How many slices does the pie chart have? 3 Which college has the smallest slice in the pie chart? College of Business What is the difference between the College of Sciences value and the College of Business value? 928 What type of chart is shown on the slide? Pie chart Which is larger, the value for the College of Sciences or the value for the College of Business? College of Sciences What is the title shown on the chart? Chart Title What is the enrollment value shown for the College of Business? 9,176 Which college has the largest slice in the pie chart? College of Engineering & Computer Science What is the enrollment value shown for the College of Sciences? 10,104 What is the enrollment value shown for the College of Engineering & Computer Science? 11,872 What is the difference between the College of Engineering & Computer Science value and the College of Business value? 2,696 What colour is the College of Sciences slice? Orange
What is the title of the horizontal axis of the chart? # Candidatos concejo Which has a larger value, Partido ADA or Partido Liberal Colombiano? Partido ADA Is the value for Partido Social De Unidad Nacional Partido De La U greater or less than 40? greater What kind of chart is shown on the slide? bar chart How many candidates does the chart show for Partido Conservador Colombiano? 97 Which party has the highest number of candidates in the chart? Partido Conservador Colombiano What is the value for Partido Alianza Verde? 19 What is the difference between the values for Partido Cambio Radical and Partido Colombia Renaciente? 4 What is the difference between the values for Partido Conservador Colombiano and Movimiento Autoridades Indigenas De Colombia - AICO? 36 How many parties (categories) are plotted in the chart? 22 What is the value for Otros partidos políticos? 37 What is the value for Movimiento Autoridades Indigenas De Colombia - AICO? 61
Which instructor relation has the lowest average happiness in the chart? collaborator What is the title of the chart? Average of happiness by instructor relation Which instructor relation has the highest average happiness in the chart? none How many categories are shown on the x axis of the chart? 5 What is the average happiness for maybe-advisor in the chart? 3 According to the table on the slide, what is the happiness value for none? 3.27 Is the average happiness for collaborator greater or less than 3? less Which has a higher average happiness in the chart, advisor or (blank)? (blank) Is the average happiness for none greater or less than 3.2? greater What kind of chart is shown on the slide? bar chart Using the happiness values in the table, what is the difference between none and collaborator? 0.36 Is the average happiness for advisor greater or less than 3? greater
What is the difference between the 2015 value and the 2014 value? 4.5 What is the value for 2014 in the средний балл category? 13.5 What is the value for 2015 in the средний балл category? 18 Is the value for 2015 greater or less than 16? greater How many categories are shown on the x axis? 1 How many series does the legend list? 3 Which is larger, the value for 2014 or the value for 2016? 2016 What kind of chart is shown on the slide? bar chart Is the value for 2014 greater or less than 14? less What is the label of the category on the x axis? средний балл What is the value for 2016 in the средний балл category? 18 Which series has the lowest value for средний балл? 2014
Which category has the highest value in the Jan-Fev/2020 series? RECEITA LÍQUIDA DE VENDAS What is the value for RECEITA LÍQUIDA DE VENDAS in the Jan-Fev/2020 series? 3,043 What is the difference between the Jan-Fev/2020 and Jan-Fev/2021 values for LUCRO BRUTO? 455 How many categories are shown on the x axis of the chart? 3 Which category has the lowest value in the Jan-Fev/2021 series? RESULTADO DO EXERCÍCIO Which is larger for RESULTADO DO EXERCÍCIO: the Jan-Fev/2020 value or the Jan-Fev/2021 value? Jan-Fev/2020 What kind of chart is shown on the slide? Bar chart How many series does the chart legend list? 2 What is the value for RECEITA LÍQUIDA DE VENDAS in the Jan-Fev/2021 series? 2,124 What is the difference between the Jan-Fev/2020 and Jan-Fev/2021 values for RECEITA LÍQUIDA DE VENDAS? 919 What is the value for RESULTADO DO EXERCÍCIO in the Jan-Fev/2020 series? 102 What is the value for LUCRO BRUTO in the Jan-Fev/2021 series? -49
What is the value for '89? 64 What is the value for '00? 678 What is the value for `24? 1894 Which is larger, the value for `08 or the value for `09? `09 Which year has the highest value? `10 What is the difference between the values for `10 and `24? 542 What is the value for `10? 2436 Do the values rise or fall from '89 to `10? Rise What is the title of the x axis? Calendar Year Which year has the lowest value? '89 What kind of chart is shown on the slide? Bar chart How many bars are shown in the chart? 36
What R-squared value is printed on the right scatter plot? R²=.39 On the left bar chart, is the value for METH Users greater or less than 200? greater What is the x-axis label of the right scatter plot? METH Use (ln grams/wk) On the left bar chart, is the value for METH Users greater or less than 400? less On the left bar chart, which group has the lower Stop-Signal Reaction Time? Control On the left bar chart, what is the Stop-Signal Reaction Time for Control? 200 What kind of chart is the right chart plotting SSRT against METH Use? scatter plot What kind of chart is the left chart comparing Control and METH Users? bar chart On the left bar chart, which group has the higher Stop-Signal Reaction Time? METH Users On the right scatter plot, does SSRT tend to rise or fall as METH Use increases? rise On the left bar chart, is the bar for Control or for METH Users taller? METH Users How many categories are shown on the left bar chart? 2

- - -

[Work instructions]
Please return every one of the entries above word for word, with no line changed or left out.

[Expected output]
How many slices does the pie chart have? 3 Which college has the smallest slice in the pie chart? College of Business What is the difference between the College of Sciences value and the College of Business value? 928 What type of chart is shown on the slide? Pie chart Which is larger, the value for the College of Sciences or the value for the College of Business? College of Sciences What is the title shown on the chart? Chart Title What is the enrollment value shown for the College of Business? 9,176 Which college has the largest slice in the pie chart? College of Engineering & Computer Science What is the enrollment value shown for the College of Sciences? 10,104 What is the enrollment value shown for the College of Engineering & Computer Science? 11,872 What is the difference between the College of Engineering & Computer Science value and the College of Business value? 2,696 What colour is the College of Sciences slice? Orange
What is the title of the horizontal axis of the chart? # Candidatos concejo Which has a larger value, Partido ADA or Partido Liberal Colombiano? Partido ADA Is the value for Partido Social De Unidad Nacional Partido De La U greater or less than 40? greater What kind of chart is shown on the slide? bar chart How many candidates does the chart show for Partido Conservador Colombiano? 97 Which party has the highest number of candidates in the chart? Partido Conservador Colombiano What is the value for Partido Alianza Verde? 19 What is the difference between the values for Partido Cambio Radical and Partido Colombia Renaciente? 4 What is the difference between the values for Partido Conservador Colombiano and Movimiento Autoridades Indigenas De Colombia - AICO? 36 How many parties (categories) are plotted in the chart? 22 What is the value for Otros partidos políticos? 37 What is the value for Movimiento Autoridades Indigenas De Colombia - AICO? 61
Which instructor relation has the lowest average happiness in the chart? collaborator What is the title of the chart? Average of happiness by instructor relation Which instructor relation has the highest average happiness in the chart? none How many categories are shown on the x axis of the chart? 5 What is the average happiness for maybe-advisor in the chart? 3 According to the table on the slide, what is the happiness value for none? 3.27 Is the average happiness for collaborator greater or less than 3? less Which has a higher average happiness in the chart, advisor or (blank)? (blank) Is the average happiness for none greater or less than 3.2? greater What kind of chart is shown on the slide? bar chart Using the happiness values in the table, what is the difference between none and collaborator? 0.36 Is the average happiness for advisor greater or less than 3? greater
What is the difference between the 2015 value and the 2014 value? 4.5 What is the value for 2014 in the средний балл category? 13.5 What is the value for 2015 in the средний балл category? 18 Is the value for 2015 greater or less than 16? greater How many categories are shown on the x axis? 1 How many series does the legend list? 3 Which is larger, the value for 2014 or the value for 2016? 2016 What kind of chart is shown on the slide? bar chart Is the value for 2014 greater or less than 14? less What is the label of the category on the x axis? средний балл What is the value for 2016 in the средний балл category? 18 Which series has the lowest value for средний балл? 2014
Which category has the highest value in the Jan-Fev/2020 series? RECEITA LÍQUIDA DE VENDAS What is the value for RECEITA LÍQUIDA DE VENDAS in the Jan-Fev/2020 series? 3,043 What is the difference between the Jan-Fev/2020 and Jan-Fev/2021 values for LUCRO BRUTO? 455 How many categories are shown on the x axis of the chart? 3 Which category has the lowest value in the Jan-Fev/2021 series? RESULTADO DO EXERCÍCIO Which is larger for RESULTADO DO EXERCÍCIO: the Jan-Fev/2020 value or the Jan-Fev/2021 value? Jan-Fev/2020 What kind of chart is shown on the slide? Bar chart How many series does the chart legend list? 2 What is the value for RECEITA LÍQUIDA DE VENDAS in the Jan-Fev/2021 series? 2,124 What is the difference between the Jan-Fev/2020 and Jan-Fev/2021 values for RECEITA LÍQUIDA DE VENDAS? 919 What is the value for RESULTADO DO EXERCÍCIO in the Jan-Fev/2020 series? 102 What is the value for LUCRO BRUTO in the Jan-Fev/2021 series? -49
What is the value for '89? 64 What is the value for '00? 678 What is the value for `24? 1894 Which is larger, the value for `08 or the value for `09? `09 Which year has the highest value? `10 What is the difference between the values for `10 and `24? 542 What is the value for `10? 2436 Do the values rise or fall from '89 to `10? Rise What is the title of the x axis? Calendar Year Which year has the lowest value? '89 What kind of chart is shown on the slide? Bar chart How many bars are shown in the chart? 36
What R-squared value is printed on the right scatter plot? R²=.39 On the left bar chart, is the value for METH Users greater or less than 200? greater What is the x-axis label of the right scatter plot? METH Use (ln grams/wk) On the left bar chart, is the value for METH Users greater or less than 400? less On the left bar chart, which group has the lower Stop-Signal Reaction Time? Control On the left bar chart, what is the Stop-Signal Reaction Time for Control? 200 What kind of chart is the right chart plotting SSRT against METH Use? scatter plot What kind of chart is the left chart comparing Control and METH Users? bar chart On the left bar chart, which group has the higher Stop-Signal Reaction Time? METH Users On the right scatter plot, does SSRT tend to rise or fall as METH Use increases? rise On the left bar chart, is the bar for Control or for METH Users taller? METH Users How many categories are shown on the left bar chart? 2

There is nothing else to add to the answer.